# Look What I Got Today ;0)



## bopeep (Apr 2, 2007)

This is what I found today at the Grifton Mission's weekly garage sale :dance:.....paid $45.00 ......it sews good .....it needs a good cleaning.....and look at all the stuff that was in the drawers.....it is a Singer Stylist Zig-Zag 776.....does anybody know anything about this machine?
bopeep


----------



## HorseMom (Jul 31, 2005)

Great find! Did the cabinet come with it?
Heidi


----------



## Texasgirl (Sep 13, 2005)

Very nice!


----------



## bopeep (Apr 2, 2007)

Thanks, Ladies...and yes the cabinet came with it...:nanner::nanner::nanner:
bopeep


----------



## Faith (Jun 13, 2008)

That is beautiful!


----------



## Texasgirl (Sep 13, 2005)

Wow you got a fantastic deal.
Great looking cabinet also.


----------



## Katskitten (Aug 5, 2010)

Oh My ! Looks like you got a whopper of a deal. Nice find for sure.


----------



## Texasdirtdigger (Jan 17, 2010)

Wowzers!!!! Good for you!!!


----------



## CJ (May 10, 2002)

Cool, what a great buy!


----------



## Tinker (Apr 5, 2004)

Beautiful cabinet. Hope it sews well for you.


----------



## AngieM2 (May 10, 2002)

Congratulations. What a wonderful deal. Happy sewing.


----------



## countrysunshine (Jul 3, 2008)

Good for you!
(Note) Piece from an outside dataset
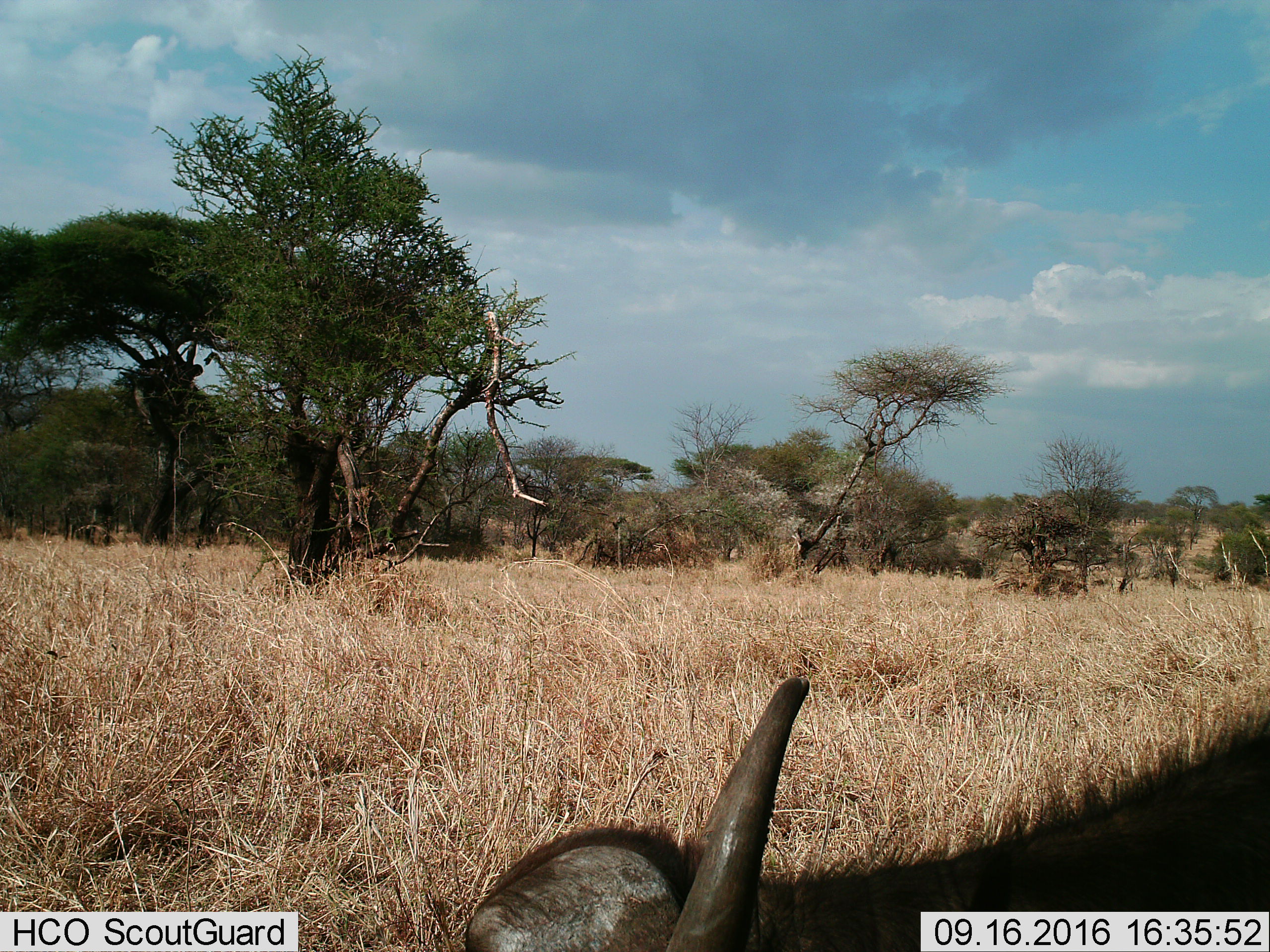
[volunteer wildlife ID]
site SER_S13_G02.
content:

Enjoy her to her fullest.


----------



## CarrieAnne (Sep 4, 2009)

Pretty machine!


----------



## bopeep (Apr 2, 2007)

Thanks Ya'll........she sews like a Dream ;0)..........
Will ya'll help me name her?
bopeep


----------



## Tommyice (Dec 5, 2010)

She's a beauty. Sweet cabinet too. Funny I've never named any of my machines. Am I missing out on something?


----------



## bopeep (Apr 2, 2007)

Just had to show you what my new machine and I made today ;0)
bopeep


----------